Os territórios de dezenas de tribos peruanas têm sido abertos a empresas petrolíferas.
© Johan Wildhagen/Survival

Comunidades indígenas na Amazônia peruana sofreram com dois vazamentos de petróleo em dois meses.

Os vazamentos são imputáveis à petroleira estatal PetroPerú, que deixou de realizar a manutenção rotineira nos seus oleodutos. Pelo menos 2.000 barris de petróleo vazaram e se espalharam nos rios locais, afetando comunidades indígenas, inclusive os Achuar, os Shapra, os Wampis e os Awajún.

Os vazamentos destruíram o ecossistema, comprometendo a saúde, a comida e a segurança das comunidades locais. Habitantes da região perderam seus meios de subsistência e não podem mais beber a água dos rios ou pescar.

Por mais que a limpeza seja de responsabilidade da PetroPerú, tanto a empresa quanto o governo foram lentos em reagir. Comunidades tiveram que limpar o petróleo tóxico elas mesmas. Imagens chocantes revelam que crianças, sem proteção, foram envolvidas neste processo perigoso.

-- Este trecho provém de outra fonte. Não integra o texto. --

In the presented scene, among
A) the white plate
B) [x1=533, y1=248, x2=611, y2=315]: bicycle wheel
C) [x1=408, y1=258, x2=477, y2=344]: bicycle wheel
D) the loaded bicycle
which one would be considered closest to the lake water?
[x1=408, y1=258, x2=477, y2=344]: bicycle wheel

Este desastre ambiental é o mais recente em uma longa história de vazamentos de petróleo e gás na região. Mais de 70% da Amazônia peruana foi concedida pelo governo a petroleiras. Muitas áreas concedidas são habitadas por povos indígenas. Estes projetos não só tornam acessíveis áreas previamente remotas a invasores, como madeireiros e colonos, mas também destroem o ecossistema do qual os povos indígenas dependem.

A organização nacional dos povos indígenas, AIDESEP, condenou os vazamentos de petróleo. Criticando a ação lenta do governo, a organização invocou “a opinião pública internacional, a mídia, ONGs e a sociedade civil a prestar attenção a este evento grave que coloca em perigo as vidas de milhares de pessoas que moram na área e a quem são comumente negligenciadas.”